Written by WestEd’s Jennifer Folsom, this post first appeared on the Making Sense of SCIENCE (MSS) Science Corner blog and is posted here with permission. Jennifer is Lead Learning Architect and Associate Director of WestEd’s Making Sense of SCIENCE project.

As teachers and leaders prepare for a major relaunch of schooling in the fall of 2021, there is a great need for thinking about how we make that relaunch well-matched to the current needs of students, families, and school staff. Academic, social, and emotional needs have shifted and diversified as a result of the pandemic and persistent racial and social injustices. Heading back to the classroom isn’t going to be a return to normal, but a reinvention of normal, a new normal. We are offered an opportunity to create the education we know our students deserve. We need to lean in and leverage the tools we have to make excellence for all our learners a reality.

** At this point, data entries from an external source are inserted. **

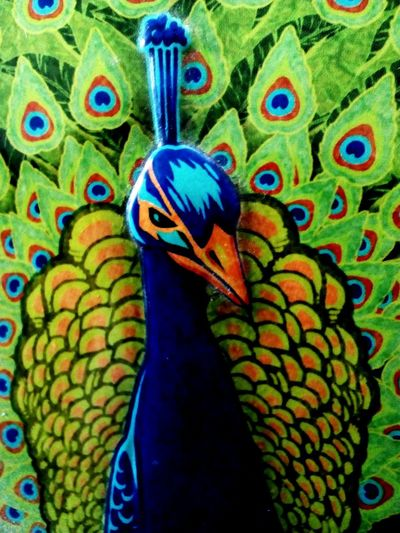 Bright Coloured Peacock Multi Colored No People Close-up Day Green Color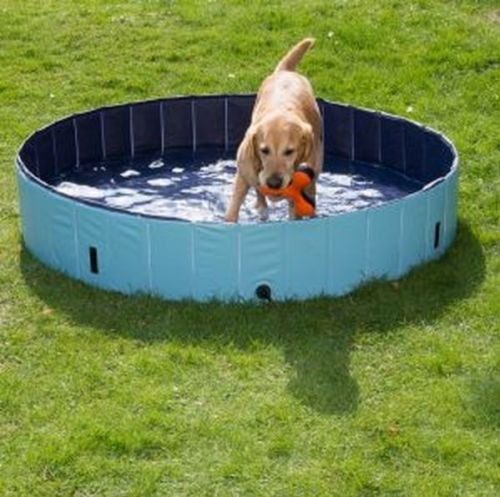 Dog Paddling Pool for Pets Portable Outdoor Garden Pool for Dogs and Puppies with cover sturdy non inflatable (Size Medium  Diameter 120cm x H 30cm)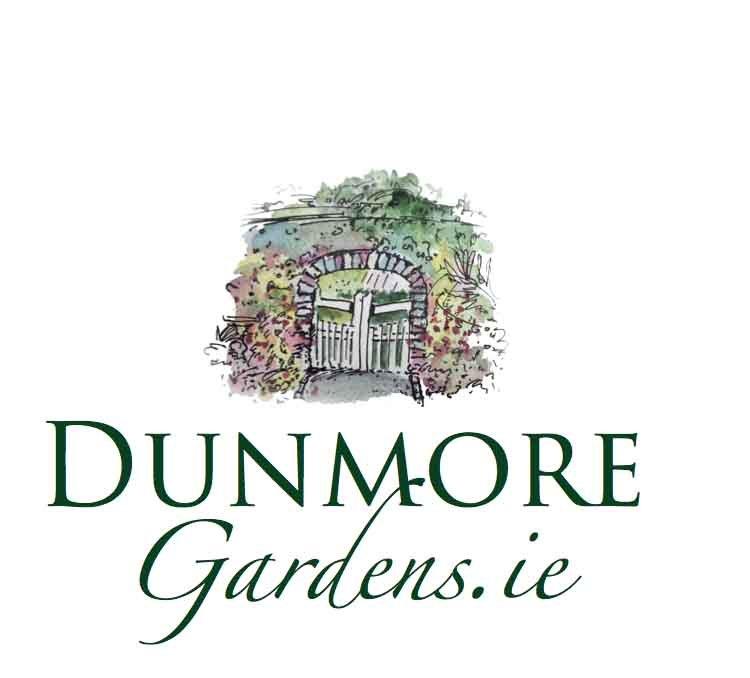 dunmore gardens web logoa dn branding design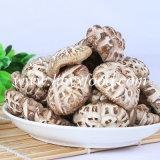 Гриб Shiitake экспорта прямой связи с розничной торговлей фабрики высушенный грибом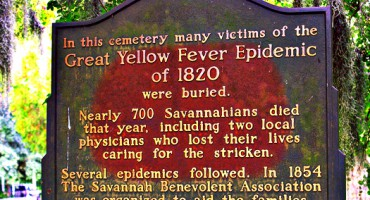 yellow_fever_plaque
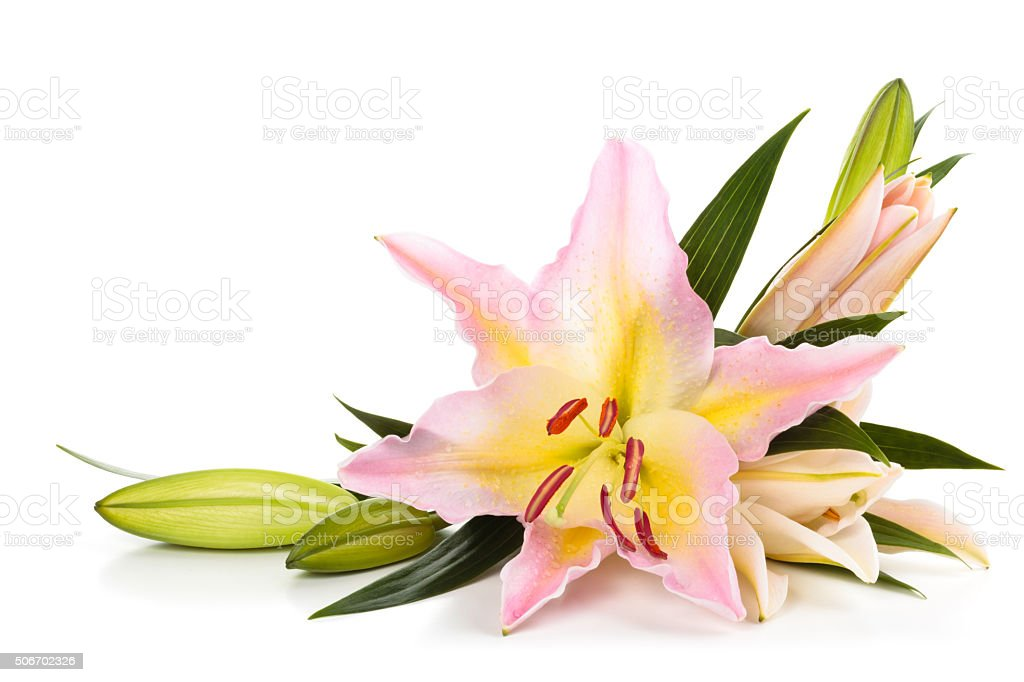 Pink lilies. stock photo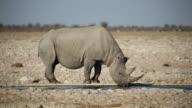 Black rhinoceros drinking water video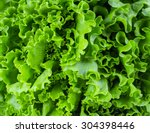 Fresh Lettuce Leaves  Close Up.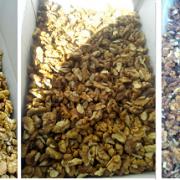 buy walnut kernels online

Adding a few social-emotional learning activities to the regular school day and remediating “learning loss” with some review activities isn’t enough. This tumultuous time can be the inspiration to reimagine our approach to schooling. It’s a time to align everything from how we teach to how we allocate resources so that we can better meet the needs of our learners, and especially the needs of learners who have historically been underserved. 

Completing this task is complex and multidimensional and involves many stakeholders — and tasks like these benefit from being anchored in clear, research-based goals. To support districts along this path, WestEd staff in the Region 13 Comprehensive Center, the Center to Improve Social and Emotional Learning and School Safety, and the National Center for Systemic Improvement have helped develop a blueprint for schools undertaking this critical work — Reimagining Excellence: A Blueprint for Integrating Social and Emotional Well-Being and Academic Excellence in Schools.

The blueprint assembles research-based guidance in seven different dimensions for school teams that want to take a comprehensive approach to meeting the needs of all their students and ensuring all their students achieve excellence. The dimensions build upon each other, beginning with equity, and are interconnected with common themes and practices throughout. The blueprint ends with related resources for each dimension that school leadership teams have found useful.

BLUEPRINT DIMENSIONS

  1. Equity
  2. Responsive Relationships
  3. Culture & Climate
  4. Instruction
  5. Instructional Materials
  6. Professional Learning
  7. Leadership ​​

Schools that undertake this comprehensive approach to reimagining excellence won’t experience success overnight. We’ll need to keep modeling a growth mindset in the face of failures and extending each other grace, but with the right goals and the right resources, and a whole lot of commitment from educators, leaders, and communities, we can get to a place where our learning programs deliver on the promise of excellence for all.